The Discovery crew found connection with each other in other ways too. Reunited with Michael, they returned to Earth, bonded over a Buster Keaton movie, and finally found Federation Headquarters together. Saru connected with Tilly over the shared burden of command of the traumatized crew, which was terrified of being torn apart. Adira and Paul connected over music, as they played piano and cello together. Adira reflected on their memories of connecting with Grey over a handmade quilt that included symbols of their shared life together. Adira and Michael united as they undertook a dangerous journey to the heart of Trill, and Michael was at Adira’s side as they connected with the former hosts of the Tal symbiont. From here on, the crew would no longer be alone.
Likewise, we who lived through the pandemic found ways to connect. Videos of Italians singing to one another from their balconies inspired similar singing events around the world. We shared art and writing and poetry we loved, and those things formed the golden threads of connection that held us together when we had to remain apart.
Eventually, we discovered it had been a loss of connection which had caused the great cataclysm known as “The Burn” that had torn the Federation apart. That loss of connection had manifested in the form of the lost cry of a young Kelpian who had lost everyone he loved. Saru, Michael, and Hugh connected with that lost and lonely soul through story and shared history, and he, like the Discovery crew, like those of us who survived the pandemic, learned he was no longer alone.
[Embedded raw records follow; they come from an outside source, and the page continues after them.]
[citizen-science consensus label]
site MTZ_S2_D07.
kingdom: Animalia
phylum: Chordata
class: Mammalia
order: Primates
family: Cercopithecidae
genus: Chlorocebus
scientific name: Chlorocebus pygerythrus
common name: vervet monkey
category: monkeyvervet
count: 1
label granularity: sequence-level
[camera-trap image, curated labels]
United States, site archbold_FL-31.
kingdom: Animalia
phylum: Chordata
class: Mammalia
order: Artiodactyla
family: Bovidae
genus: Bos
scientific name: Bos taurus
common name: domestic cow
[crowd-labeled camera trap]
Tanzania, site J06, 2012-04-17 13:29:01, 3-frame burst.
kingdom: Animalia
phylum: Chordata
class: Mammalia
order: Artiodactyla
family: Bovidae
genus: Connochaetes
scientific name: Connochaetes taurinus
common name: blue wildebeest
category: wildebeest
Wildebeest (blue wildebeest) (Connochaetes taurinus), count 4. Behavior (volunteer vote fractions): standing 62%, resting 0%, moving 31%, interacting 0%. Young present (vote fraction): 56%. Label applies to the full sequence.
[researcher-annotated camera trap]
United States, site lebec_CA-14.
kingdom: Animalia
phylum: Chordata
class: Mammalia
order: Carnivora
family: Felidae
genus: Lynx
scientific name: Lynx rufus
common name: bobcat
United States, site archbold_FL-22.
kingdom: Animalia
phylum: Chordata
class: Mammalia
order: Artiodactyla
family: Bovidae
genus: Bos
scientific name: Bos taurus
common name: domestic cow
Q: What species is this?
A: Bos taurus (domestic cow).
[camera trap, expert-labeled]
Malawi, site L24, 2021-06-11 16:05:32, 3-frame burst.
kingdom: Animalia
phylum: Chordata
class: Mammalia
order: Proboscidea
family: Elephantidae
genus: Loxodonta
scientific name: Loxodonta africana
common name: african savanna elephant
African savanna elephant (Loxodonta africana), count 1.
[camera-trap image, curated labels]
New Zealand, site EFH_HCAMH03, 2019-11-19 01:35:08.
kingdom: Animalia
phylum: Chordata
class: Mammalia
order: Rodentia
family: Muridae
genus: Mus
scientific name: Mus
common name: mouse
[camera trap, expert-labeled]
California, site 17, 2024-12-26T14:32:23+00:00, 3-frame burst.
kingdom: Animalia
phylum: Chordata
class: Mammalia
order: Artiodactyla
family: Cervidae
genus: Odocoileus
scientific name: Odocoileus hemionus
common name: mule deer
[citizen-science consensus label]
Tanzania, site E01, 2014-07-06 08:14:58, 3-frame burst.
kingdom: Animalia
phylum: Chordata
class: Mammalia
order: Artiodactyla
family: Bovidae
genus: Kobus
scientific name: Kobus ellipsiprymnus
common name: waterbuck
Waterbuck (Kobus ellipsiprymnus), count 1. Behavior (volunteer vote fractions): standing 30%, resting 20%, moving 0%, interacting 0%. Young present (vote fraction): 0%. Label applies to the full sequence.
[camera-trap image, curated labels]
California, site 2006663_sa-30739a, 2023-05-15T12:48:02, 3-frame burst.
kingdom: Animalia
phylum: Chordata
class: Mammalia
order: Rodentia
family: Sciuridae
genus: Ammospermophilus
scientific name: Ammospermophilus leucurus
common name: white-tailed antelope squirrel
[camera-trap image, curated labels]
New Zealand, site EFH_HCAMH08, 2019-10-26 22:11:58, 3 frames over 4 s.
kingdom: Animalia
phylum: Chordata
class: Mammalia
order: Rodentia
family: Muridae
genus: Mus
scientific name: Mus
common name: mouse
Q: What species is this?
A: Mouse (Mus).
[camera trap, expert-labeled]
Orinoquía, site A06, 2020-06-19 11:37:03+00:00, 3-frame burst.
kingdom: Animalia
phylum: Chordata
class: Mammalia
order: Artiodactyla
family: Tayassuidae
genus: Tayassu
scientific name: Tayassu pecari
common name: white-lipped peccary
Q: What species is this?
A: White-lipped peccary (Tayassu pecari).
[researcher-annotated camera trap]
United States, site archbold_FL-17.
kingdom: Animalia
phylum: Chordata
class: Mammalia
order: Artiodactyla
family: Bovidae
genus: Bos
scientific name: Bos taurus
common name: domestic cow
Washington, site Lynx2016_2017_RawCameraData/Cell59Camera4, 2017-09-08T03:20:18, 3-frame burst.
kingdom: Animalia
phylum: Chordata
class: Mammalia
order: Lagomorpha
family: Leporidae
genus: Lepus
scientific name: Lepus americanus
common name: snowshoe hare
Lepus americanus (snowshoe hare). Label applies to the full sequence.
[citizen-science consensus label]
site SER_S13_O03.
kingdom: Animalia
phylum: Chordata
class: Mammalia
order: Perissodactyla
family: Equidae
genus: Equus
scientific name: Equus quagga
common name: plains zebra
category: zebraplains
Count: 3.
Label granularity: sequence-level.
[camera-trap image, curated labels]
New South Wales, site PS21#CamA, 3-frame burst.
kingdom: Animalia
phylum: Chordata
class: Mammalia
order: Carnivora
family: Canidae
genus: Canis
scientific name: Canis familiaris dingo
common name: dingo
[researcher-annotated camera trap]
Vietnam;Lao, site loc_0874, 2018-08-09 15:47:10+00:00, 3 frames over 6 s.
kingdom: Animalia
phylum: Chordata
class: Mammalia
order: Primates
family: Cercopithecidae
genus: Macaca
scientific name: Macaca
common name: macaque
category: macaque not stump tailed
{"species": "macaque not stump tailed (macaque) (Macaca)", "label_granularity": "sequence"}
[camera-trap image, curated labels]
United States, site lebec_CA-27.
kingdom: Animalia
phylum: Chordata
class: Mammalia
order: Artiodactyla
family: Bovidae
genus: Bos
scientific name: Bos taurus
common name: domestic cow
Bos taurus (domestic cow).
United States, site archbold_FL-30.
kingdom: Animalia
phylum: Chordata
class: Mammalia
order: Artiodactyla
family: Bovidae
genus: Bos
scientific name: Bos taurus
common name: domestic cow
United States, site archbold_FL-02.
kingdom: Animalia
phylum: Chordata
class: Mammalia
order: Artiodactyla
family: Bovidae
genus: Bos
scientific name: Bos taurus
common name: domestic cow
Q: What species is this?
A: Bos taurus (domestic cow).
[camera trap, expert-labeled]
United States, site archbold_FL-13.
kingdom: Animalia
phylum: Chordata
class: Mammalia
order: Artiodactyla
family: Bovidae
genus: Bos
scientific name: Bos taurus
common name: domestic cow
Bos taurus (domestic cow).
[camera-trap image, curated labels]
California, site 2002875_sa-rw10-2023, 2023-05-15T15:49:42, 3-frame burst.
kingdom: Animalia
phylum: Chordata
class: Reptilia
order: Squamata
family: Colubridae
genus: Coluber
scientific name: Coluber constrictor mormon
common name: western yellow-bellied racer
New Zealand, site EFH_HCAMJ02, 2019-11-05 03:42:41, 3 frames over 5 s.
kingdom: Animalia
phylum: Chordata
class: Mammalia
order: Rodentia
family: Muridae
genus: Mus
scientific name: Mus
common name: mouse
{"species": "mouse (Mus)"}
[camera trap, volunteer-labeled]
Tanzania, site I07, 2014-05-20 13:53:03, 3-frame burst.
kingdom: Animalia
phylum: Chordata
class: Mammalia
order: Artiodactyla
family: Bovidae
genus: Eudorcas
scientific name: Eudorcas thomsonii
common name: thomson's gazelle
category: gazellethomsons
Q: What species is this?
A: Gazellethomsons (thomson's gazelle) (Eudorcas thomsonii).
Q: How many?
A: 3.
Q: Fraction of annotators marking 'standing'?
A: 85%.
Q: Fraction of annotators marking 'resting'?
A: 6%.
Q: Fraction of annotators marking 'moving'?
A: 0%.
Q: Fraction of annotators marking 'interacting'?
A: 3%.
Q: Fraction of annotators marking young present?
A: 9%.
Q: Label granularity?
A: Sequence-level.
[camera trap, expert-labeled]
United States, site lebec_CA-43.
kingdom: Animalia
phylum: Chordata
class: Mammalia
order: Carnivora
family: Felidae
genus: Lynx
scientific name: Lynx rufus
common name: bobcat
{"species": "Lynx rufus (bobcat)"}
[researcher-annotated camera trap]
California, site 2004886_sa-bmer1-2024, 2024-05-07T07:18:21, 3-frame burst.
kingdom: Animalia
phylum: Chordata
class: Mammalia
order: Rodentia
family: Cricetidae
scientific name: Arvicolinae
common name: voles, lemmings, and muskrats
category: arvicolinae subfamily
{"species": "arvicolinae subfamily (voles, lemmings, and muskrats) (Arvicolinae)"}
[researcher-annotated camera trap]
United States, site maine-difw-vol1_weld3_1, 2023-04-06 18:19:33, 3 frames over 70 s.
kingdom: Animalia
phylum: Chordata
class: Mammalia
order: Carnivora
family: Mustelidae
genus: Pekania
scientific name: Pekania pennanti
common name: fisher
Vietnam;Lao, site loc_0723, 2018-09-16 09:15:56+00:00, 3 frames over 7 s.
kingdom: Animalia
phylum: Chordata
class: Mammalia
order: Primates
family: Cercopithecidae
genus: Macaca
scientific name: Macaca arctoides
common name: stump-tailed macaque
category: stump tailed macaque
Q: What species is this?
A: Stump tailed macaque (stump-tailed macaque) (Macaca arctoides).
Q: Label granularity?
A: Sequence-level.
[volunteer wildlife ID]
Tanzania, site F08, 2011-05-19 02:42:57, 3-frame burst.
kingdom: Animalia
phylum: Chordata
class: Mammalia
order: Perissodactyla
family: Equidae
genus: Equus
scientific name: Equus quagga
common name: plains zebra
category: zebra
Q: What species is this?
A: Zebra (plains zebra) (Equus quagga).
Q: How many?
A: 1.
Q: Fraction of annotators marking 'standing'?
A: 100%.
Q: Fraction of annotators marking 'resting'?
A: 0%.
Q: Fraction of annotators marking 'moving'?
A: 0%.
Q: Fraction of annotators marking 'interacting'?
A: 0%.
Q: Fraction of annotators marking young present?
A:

In “Forget Me Not”, Dr. Culber gave us, and his crew, hope by talking about “post-traumatic growth.” Post-traumatic growth does not, in any way, mean we have not experienced trauma; it doesn’t minimize or deny the impact of it. It gives us hope that, once we have begun the healing process and have come to terms with our trauma, we can grow and blossom as people on the other side of that trauma.
The Discovery crew learned they had each other, could rely on each other, and needed each other, as they processed their own trauma of being displaced citizens of the galaxy. Yet, they found a new purpose in reconnecting with what was left of Starfleet and being a beacon of hope. Michael gave new hope to a man who had waited, maintaining his post and faith, for forty years. The Discovery crew helped stop a plague by procuring seeds from a seed ship, and helped Naan return home. Book reconnected with his estranged brother by using their shared abilities to save a distressed planet. And in the end, the crew was given a new mission, a new captain, and a new purpose. Out of their trauma, the crew members found connection and hope, and they inspired us to do the same.
Ruth Anne Amsden has been a Trekkie since she was a ten-year-old reader voraciously devouring Star Trek novels (her family did not allow television in the home). She is working toward her first BA and aspiring to professionally write Star Trek novels as love letters to the novels she loved growing up.